Selected passage:

--------------------------------------------------

April 14, 2014 Leave a comment

Woman with crystal ball
Robert Anning Bell [Public domain], via Wikimedia Commons

I’ve been programming professionally for five years. One of the things that I’ve learned is YAGNI, or “You aren’t gonna need it”.

It’s taken me a long time to learn the importance of this principle. When I was a senior in college, I had a course that involved programming the artificial intelligence (AI) of a real-time strategy game. For our final project, our team’s AI would be plugged in to fight against another team’s. I got hung up on implementing a complicated binary protocol for the robots on our team to communicate efficiently and effectively, and our team ended up doing terribly. I was mortified. No other team spent much time or effort on their communication protocol, and only after getting everything else up and running.

In this essay I’ll primarily be talking about producing code that’s not necessary now, but might be in the future. I call this “speculative design” and it’s what the YAGNI philosphy prevents.

First, let’s discuss how and why this speculative design happens. Then we’ll discuss the problems with giving into the temptation.

Why does it happen

I can only speak to my own experience. The times I’ve fallen into this trap can be classified into a few categories:

  • It’s fun to build new features
  • It feels proactive to anticipate needs
  • Bad prioritization

Building features is fun

Programming is a creative outlet. It’s incredibly satisfying to have an idea, build it in code, and then see it in use. It’s more fun than other parts of development, like testing, refactoring, fixing bugs, and cleaning up dead code. These other tasks are incredibly important, but they’re ‘grungy’ and often go unrewarded. Implementing features is not only more fun, it get you more visibility and recognition.

Proactive to anticipate needs

A second reason one might engage in speculative design is to be proactive and anticipate the needs of the customer. If our requirements say that we must support XML export, it’s likely that we’ll end up having to support JSON in the future. We might as well get a head start on that feature so when it’s asked for we can delight the customer by delivering it in less time.

Bad prioritization

This is the case with the story I started this piece with. I overestimated the importance of inter-robot communications and overengineered it to a point where it hurt every other feature.

In this case, the feature was arguably necessary and should have been worked on, but not to the extent and not in the order that I did. In this case I should have used a strategy of satisficing and implemented the bare minimum after all of the more important things were done.

Why is it problematic

I’ve described a few reasons speculative code exists. You’ve already seen one example of why it’s problematic. I’ll detail some other reasons.

More time

Let’s start simple. Time spent building out functionality that may be necessary in the future is time not spent on making things better today. As I mentioned at the start of this post, I ended up wasting hours and hours on something that ended up being completely irrelevant to the performance of teams in the competition, at the expense of things that mattered a lot more, like pathfinding.

Less focus

Since there is more being developed, it’s likely that the overall software product is less focused. Your time and attention are being divided among more modules, including the speculatively designed ones.

More code

Software complexity is often measured in lines of code; it’s not uncommon for large software projects to number in the millions. Windows XP, for instance, had about 45 million lines.

Edsger Dijkstra, one of the most influential computer scientists, has a particularly good quote about lines of code:

My point today is that, if we wish to count lines of code, we should not regard them as “lines produced” but as “lines spent”: the current conventional wisdom is so foolish as to book that count on the wrong side of the ledger.

--------------------------------------------------

Dataset records:
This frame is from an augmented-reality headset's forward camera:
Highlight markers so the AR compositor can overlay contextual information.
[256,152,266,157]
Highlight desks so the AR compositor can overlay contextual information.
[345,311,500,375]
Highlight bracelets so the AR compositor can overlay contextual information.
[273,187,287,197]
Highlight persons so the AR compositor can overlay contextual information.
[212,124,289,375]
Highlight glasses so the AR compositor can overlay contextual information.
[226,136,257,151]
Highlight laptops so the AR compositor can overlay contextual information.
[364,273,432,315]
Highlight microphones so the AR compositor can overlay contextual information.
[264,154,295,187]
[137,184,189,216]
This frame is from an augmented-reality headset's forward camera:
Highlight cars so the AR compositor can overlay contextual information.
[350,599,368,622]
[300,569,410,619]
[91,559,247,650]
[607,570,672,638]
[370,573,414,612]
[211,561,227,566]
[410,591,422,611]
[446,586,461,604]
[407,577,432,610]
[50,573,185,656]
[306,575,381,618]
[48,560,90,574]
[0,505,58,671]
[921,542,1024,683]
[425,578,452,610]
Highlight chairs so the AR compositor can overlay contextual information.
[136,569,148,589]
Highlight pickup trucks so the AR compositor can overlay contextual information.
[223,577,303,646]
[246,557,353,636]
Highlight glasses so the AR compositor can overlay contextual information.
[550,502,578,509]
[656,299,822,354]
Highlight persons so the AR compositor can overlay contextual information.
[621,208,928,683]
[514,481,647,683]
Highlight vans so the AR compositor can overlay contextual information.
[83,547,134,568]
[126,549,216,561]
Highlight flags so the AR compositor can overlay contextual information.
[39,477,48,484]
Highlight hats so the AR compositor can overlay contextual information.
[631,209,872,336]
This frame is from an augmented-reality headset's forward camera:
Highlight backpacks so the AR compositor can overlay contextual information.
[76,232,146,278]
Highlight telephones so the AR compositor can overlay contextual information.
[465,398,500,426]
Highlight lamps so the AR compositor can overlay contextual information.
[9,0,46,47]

--------------------------------------------------

Problem to solve:
Write out the stretch of the YAGNI essay above from "In this case, the" through "some other reasons.", word for word.

Solved problem:
In this case, the feature was arguably necessary and should have been worked on, but not to the extent and not in the order that I did. In this case I should have used a strategy of satisficing and implemented the bare minimum after all of the more important things were done.

Why is it problematic

I’ve described a few reasons speculative code exists. You’ve already seen one example of why it’s problematic. I’ll detail some other reasons.